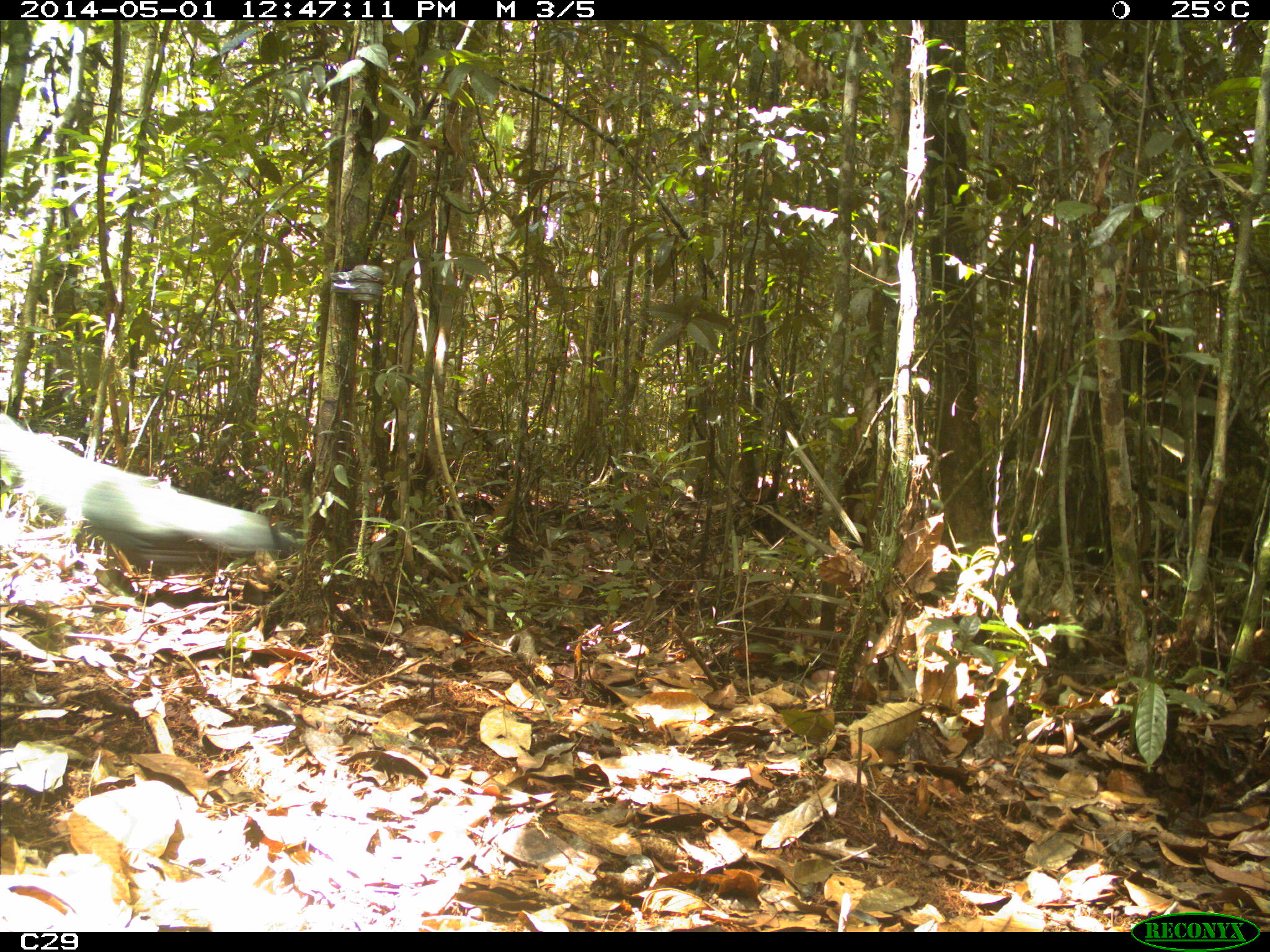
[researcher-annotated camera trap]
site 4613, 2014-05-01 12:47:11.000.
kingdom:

--*--

• **Problem requirements**
Repeat the material above word for word and skip every image in it.

• **Answer to this exercise**
[researcher-annotated camera trap]
site 4613, 2014-05-01 12:47:11.000.
kingdom:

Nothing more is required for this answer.